第2話

 私の名前は左近。いわゆる式神である。相棒の右遠とともに主に仕えている。そんな私は今、式神としての責務を果たすために、


幼稚園へ向かっていた。


 本来ならばこういう仕事は右遠の担当なのだが、主から急用を頼まれたとかで今日は私が主の甥、徹を迎えに行くことになった。


 幼稚園は主のマンションから徒歩で20分程度の場所にある。門を通り、敷地内に入って徹の姿を探す。どうやら屋内にいるようだ。私は園庭を突っ切って建物の方に向かおうとしたのだが、そこで一人の女性に呼び止められた。水色のエプロンを着けている。この園の関係者か。

「すいません、保護者の方ですか?」

「はい、そうです。桐原徹を迎えに来ました」

「何か身分を証明できるものは持ってますか?」

 妙なことを聞かれる。そもそも私たち式神に身分などない。

「いや。持っていませんが」

 私の返答にその女性は困ったような表情をしてから、

「失礼ですが、本当に徹くんの保護者ですか?」

 とまたもや確認してきた。

 私はなんだか雲行きが怪しくなってきたのを感じながら、そこで気付いた。この女性だけでなく、周囲の視線がこちらに集まっている。特に大人たちは明らかに警戒している。

「徹くんのお迎えは、いつも違う方が来てるんですが……」

 そこで合点がいった。私は今疑われているのだ、と。徹の送り迎えは普段右遠の担当だ。それを彼女たちは当然知っている。だから、突然現れた面識のない私に疑いの目を向けているというわけだろう。

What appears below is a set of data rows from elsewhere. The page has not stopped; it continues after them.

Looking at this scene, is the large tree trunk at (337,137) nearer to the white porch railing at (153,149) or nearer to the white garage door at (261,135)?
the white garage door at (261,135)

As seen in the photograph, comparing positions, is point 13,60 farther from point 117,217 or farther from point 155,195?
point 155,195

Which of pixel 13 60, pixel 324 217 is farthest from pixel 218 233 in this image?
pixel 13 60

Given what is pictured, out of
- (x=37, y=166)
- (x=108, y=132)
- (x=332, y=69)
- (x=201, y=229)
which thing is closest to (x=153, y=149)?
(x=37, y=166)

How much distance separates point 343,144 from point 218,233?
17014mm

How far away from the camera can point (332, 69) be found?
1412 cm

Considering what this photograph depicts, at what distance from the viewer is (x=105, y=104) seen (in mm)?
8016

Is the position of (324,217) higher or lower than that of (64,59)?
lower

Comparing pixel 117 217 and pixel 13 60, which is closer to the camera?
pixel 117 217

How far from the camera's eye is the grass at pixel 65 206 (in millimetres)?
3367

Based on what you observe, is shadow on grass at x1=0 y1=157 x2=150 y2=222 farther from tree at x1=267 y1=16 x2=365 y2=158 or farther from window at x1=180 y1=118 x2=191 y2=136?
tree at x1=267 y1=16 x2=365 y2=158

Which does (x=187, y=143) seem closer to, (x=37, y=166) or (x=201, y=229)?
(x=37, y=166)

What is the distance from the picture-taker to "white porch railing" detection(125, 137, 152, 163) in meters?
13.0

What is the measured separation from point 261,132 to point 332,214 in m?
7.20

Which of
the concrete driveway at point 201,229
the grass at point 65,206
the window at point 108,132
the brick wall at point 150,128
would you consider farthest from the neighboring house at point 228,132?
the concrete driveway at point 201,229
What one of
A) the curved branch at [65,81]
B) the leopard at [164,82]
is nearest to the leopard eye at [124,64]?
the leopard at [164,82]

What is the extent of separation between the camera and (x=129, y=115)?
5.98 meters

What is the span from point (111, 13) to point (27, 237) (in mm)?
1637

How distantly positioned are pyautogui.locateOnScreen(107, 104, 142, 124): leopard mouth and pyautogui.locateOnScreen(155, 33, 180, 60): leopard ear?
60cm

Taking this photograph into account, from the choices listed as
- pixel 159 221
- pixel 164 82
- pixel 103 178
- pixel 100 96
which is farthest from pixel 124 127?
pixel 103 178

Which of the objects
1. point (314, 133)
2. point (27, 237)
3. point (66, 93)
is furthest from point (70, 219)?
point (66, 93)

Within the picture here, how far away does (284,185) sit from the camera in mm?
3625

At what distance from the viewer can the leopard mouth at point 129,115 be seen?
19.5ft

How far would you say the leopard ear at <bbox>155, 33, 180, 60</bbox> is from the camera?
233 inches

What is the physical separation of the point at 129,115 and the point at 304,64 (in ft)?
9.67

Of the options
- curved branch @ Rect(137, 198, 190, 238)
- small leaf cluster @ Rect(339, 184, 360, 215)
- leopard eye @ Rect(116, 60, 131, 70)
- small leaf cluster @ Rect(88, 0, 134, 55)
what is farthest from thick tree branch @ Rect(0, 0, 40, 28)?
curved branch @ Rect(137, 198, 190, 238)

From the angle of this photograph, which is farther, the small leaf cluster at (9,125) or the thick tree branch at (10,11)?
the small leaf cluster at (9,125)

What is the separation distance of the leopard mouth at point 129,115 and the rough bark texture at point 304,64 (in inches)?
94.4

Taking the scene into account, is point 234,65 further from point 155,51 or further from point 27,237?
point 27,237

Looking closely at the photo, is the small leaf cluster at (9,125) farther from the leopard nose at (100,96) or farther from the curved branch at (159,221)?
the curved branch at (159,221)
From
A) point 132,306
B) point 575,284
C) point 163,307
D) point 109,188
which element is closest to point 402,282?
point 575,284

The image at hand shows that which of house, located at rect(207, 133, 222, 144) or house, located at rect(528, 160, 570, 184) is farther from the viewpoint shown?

「お名前を伺ってもいいですか?あと、徹くんのおうちに連絡して確認したいんですが、よろしいですか?」

「はい、問題ありません。私の名は左近です」

「では、しばらくお待ちください」

 そう言って、エプロンの女性はその場を離れた。

 さて、どうしたものか。思案しつつ周囲を見渡す。園児も保護者も、遠巻きに私を見ていた。ひそひそと何か話している者たちもいる。なんとも居心地が悪い。

 と、そこに一人の女の子が近付いてきた。

「おじさんだぁれ?」

 周りの大人が息をのむのが分かった。

「私は左近だ。徹を迎えに来た」

「とおるくんのお父さん?」

「いや、父親ではないが……」

 何と説明したらいいのか。こんな時、右遠なら上手く言って切り抜けるのだろうが、あいにく私はあまり話すのが得意な方ではない。

「ふーん。とおるくん、呼んでこよっか?」

「おぉ!頼めるか!」

「うん。待っててねおじさん」

 女の子はそう言い残して駆けていった。これは、渡りに船というやつではなかろうか。

 程なくして、徹が姿を見せた。後ろには先ほどのエプロンの女性と女の子もいる。

「さこん!うえんはどうしたの?」

 私を見つけるなり徹はこちらに走り寄ってきた。

「右遠は用事があるので、今日は私が迎えに来た」

 私たちが話している様子をみたことで、疑いも晴れたらしい。エプロンの女性が頭を下げながら、

「すいません。今徹くんの伯父さんに確認が取れました。右遠さんと同じ同居人の方だったんですね」

 と詫びた。私がほっと胸をなでおろしていると、徹の隣に来ていた女の子が、

「おじさんとうえんおじさんはどういう関係なの?」

 と尋ねてきた。

「右遠は私の相棒だ」

「あいぼう?」

 首をかしげる女の子に徹が、

「あいぼうっていうのは、パートナーのことだよ、えりかちゃん」

 とフォローしてくれた。その言葉を聞いた周囲の女性の目が一瞬輝いたように見えた。目の前のエプロンの女性も、口元が笑いをこらえているようだ。いったいどうしたというのか。まぁ、いいか。

「さぁ、帰るぞ徹」

「うん!今日のごはん当番は?」

「今日は右遠だ。あいつも今頃頑張ってるはずだ」

 話をしながら、私と徹は幼稚園を後にした。


 これは完全な余談だが、この日以降その幼稚園において、徹が同性カップルと同居しているという噂がまことしやかに囁かれるようになったそうで……。